When the NBA schedule was first published yesterday on NBA.com, there was the fun little oddity of the words "Oklahoma City Thunder" being here and there, even though the former SuperSonics do not yet have an official name, at least publicly.
And there was even a game or two on the schedule "@ Seattle."
There were also -- I swear I saw it with my own eyes, although it is now gone -- several games at neutral locations, clustered on the dates February 27 and April 15. There must have been a dozen or two such games.
And on those days, there was some crazy arena-swapping going on.
TrueHoop readers Phil and Jeremy e-mailed about the same thing, and they had noted the following games, for instance:
- Magic vs. Bobcats in Chicago
- Magic vs. Pistons in Washington D.C.
- Timberwolves vs. Blazers in New Orleans
- Timberwolves vs. Kings in Memphis
- Grizzlies vs. Hawks in New York
- Oklahoma City vs. the Clippers in Phoenix
There were many others.
In what must have amounted to one of the most stressful and sweaty days in NBA web intern history, these notes about arena-swapping have all been removed from the NBA's web schedule (as have all the other bugaboos, as far as I can tell).
So, what is with the weird neutral site thing? Is this some kind of surprise that is going to be sprung on us with much fanfare as the season draws near?

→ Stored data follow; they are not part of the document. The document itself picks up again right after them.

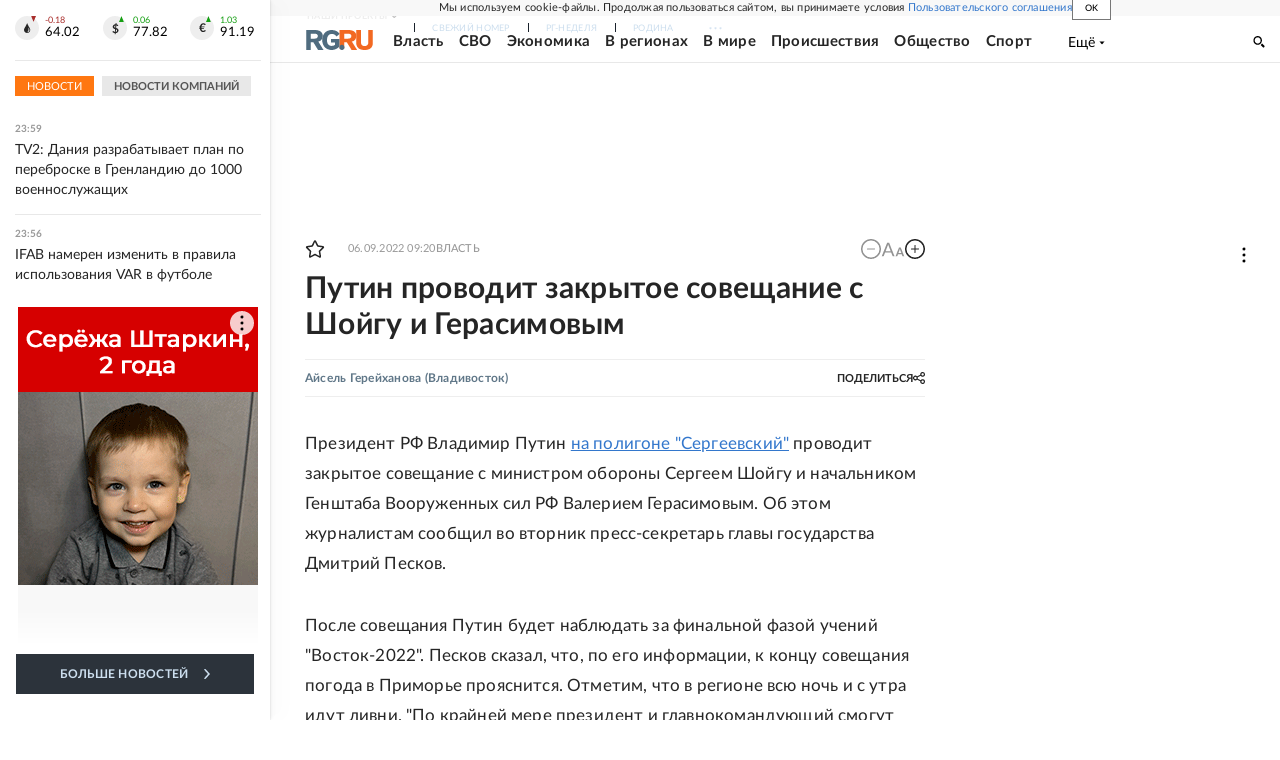

--- FILE ---
content_type: text/html
request_url: https://tns-counter.ru/nc01a**R%3Eundefined*rg_ru/ru/UTF-8/tmsec=mx3_rg_ru/744587848***
body_size: 17
content:
BE0C7314696FED11G1768942865:BE0C7314696FED11G1768942865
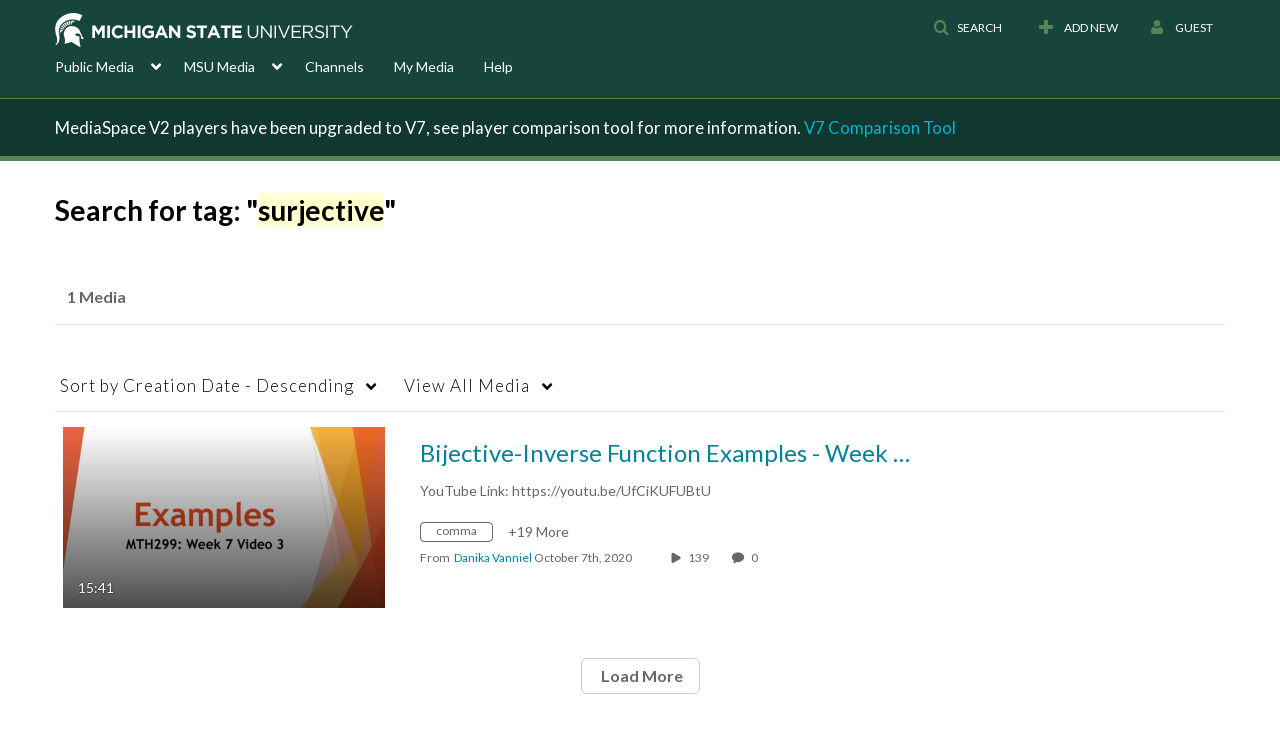

--- FILE ---
content_type: text/plain;charset=UTF-8
request_url: https://mediaspace.msu.edu/user/get-details?format=ajax&_=1768705982449
body_size: 478
content:
{"content":[{"target":"#userMobileMenuDisplayName, #userMenuDisplayName","action":"replace","content":"Guest"}],"script":"$(\"body\").trigger(\"userDetailsPopulated\");;document.querySelector(\"meta[name=xsrf-ajax-nonce]\").setAttribute(\"content\", \"[base64]\");"}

Furthering the intrigue, check out your team's schedule around those dates. In some cases (but not others), teams will be near their alleged neutral site locations on those dates. For instance, the Magic are in New York on February 25, and Philadelphia on February 28. A game in D.C. on February 27 would make a lot of sense, and that's what the original schedule said. (Now it has Dwight Howard and company flying all the way down to Orlando in between.) Similarly, the Blazers' rumored game in New Orleans comes at the tail end of a Texas swing.
But according to the NBA, there is nothing to it. A league official in the know tells me there are no plans for any neutral site games this season, and any indication otherwise on NBA.com was doubtless a "technical glitch."